From dgaudet-list-new-httpd@arctic.org Tue May  9 00:35:49 2000
Reply-To: new-httpd@apache.org
Date: Mon, 24 Apr 2000 19:18:48 -0700 (PDT)
From: dean gaudet <dgaudet-list-new-httpd@arctic.org>
To: new-httpd@apache.org
Subject: aligned copies
X-comment: visit http://arctic.org/~dean/legal for information regarding
    copyright and disclaimer.

anyone feel like benchmarking with/without the below patch?  it can
probably dropped into 2.0 without much effort.

the 32 is a guess... might try with 8, 16, and 64.  4 is essentially a
waste 'cause the shortest padding header you can add is 4 bytes long.

-dean

---------- Forwarded message ----------
Date: Mon, 24 Apr 2000 19:00:59 -0700 (PDT)
From: dean gaudet <dgaudet-list-linux-kernel@arctic.org>
To: Artur Skawina <skawina@geocities.com>
Cc: kumon@flab.fujitsu.co.jp, Linus Torvalds <torvalds@transmeta.com>,
     Manfred Spraul <manfreds@colorfullife.com>, linux-kernel@vger.rutgers.edu
Subject: Re: lockless poll() (was Re: namei() query)
X-comment: visit http://arctic.org/~dean/legal for information regarding
    copyright and disclaimer.

On Mon, 24 Apr 2000, Artur Skawina wrote:

> kumon@flab.fujitsu.co.jp wrote:
> > 
> > In the heavy duty case, csum_partial_copy_generic() becomes the new
> > winner of the worst time consuming function with the poll()
> > optimization. We are arranging the global figure  now.
> > 
> > Though csum_partial_copy_generic() is highly optimized with
> > hand-crafted code, it eats lots of time. It may be inevitable, but may
> > be reducible.
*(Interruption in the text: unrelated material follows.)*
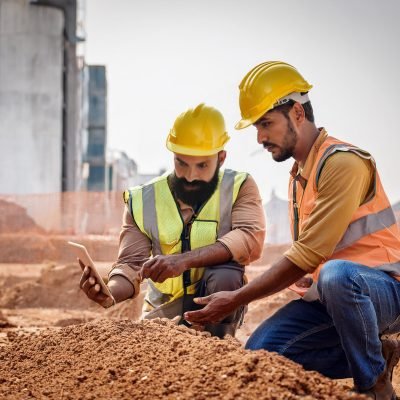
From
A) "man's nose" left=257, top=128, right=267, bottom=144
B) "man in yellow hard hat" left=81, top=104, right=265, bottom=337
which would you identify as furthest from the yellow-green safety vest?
"man's nose" left=257, top=128, right=267, bottom=144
We are now investigating why it does.
> 
> csum_partial_copy_generic() could certainly be more optimized;
> attached is a snapshot of a version that does upto 20% better in
> dumb benchmarks, if and what difference there is for real loads
> i haven't yet measured.
> 
> [patch vs 2.3.99pre6pre5, offsets are wrong]
> 

here is a patch against apache-1.3 which forces it to align the length of
its headers to a 32-byte boundary.  if your benchmark is requesting
objects greater than ~4k in size this will cause apache to generate
writev()s such as:

writev(3, [{"HTTP/1.1 200 OK\r\nDate: Tue, 25 A"..., 288}, {"<!DOCTYPE
HTML PUBLIC \"-//W3C//D"..., 32768}], 2) = 33056

which are 32-byte aligned, and sized...

folks have observed a performance boost with other web-servers with this
technique.  i haven't tested it at all, just thought you might want to try
it if you're trying out new csum_partial_copy_generic()s.

-dean

Index: src/main/buff.c
===================================================================
RCS file: /home/cvs/apache-1.3/src/main/buff.c,v
retrieving revision 1.96
diff -u -r1.96 buff.c
--- src/main/buff.c	2000/03/04 20:51:02	1.96
+++ src/main/buff.c	2000/04/25 01:59:00
@@ -390,8 +390,11 @@
 
     /* overallocate so that we can put a chunk trailer of CRLF into this
      * buffer */
-    if (flags & B_WR)
-	fb->outbase = ap_palloc(p, fb->bufsiz + 2);
+    if (flags & B_WR) {
+#define ALIGN (32)
+	fb->outbase = ap_palloc(p, fb->bufsiz + 2 + ALIGN);
+	fb->outbase += ALIGN - ((long)fb->outbase % ALIGN);
+    }
     else
 	fb->outbase = NULL;
 
Index: src/main/http_protocol.c
===================================================================
RCS file: /home/cvs/apache-1.3/src/main/http_protocol.c,v
retrieving revision 1.289
diff -u -r1.289 http_protocol.c
--- src/main/http_protocol.c	2000/02/20 01:14:47	1.289
+++ src/main/http_protocol.c	2000/04/25 01:59:00
@@ -1445,6 +1445,21 @@
     if (bs >= 255 && bs <= 257)
         ap_bputs("X-Pad: avoid browser bug" CRLF, client);
 
+#define ALIGN (32)
+    ap_bgetopt(client, BO_BYTECT, &bs);
+    bs += 2; /* for the final terminating empty line */
+    if (bs % ALIGN) {
+	ap_bputc('X', client);
+	ap_bputc(':', client);
+	bs += 4;	/* 2 for "X:" and 2 for the final CRLF */
+	while (bs % ALIGN) {
+	    ap_bputc('X', client);
+	    ++bs;
+	}
+	ap_bputc('\r', client);
+	ap_bputc('\n', client);
+    }
+
     ap_bputs(CRLF, client);  /* Send the terminating empty line */
 }
 


-
To unsubscribe from this list: send the line "unsubscribe linux-kernel" in
the body of a message to majordomo@vger.rutgers.edu
Please read the FAQ at http://www.tux.org/lkml/


---------- Forwarded message ----------
Date: Mon, 24 Apr 2000 19:12:24 -0700 (PDT)
From: Linus Torvalds <torvalds@transmeta.com>
To: dean gaudet <dgaudet-list-linux-kernel@arctic.org>
Cc: Artur Skawina <skawina@geocities.com>, kumon@flab.fujitsu.co.jp,
     Manfred Spraul <manfreds@colorfullife.com>, linux-kernel@vger.rutgers.edu
Subject: Re: lockless poll() (was Re: namei() query)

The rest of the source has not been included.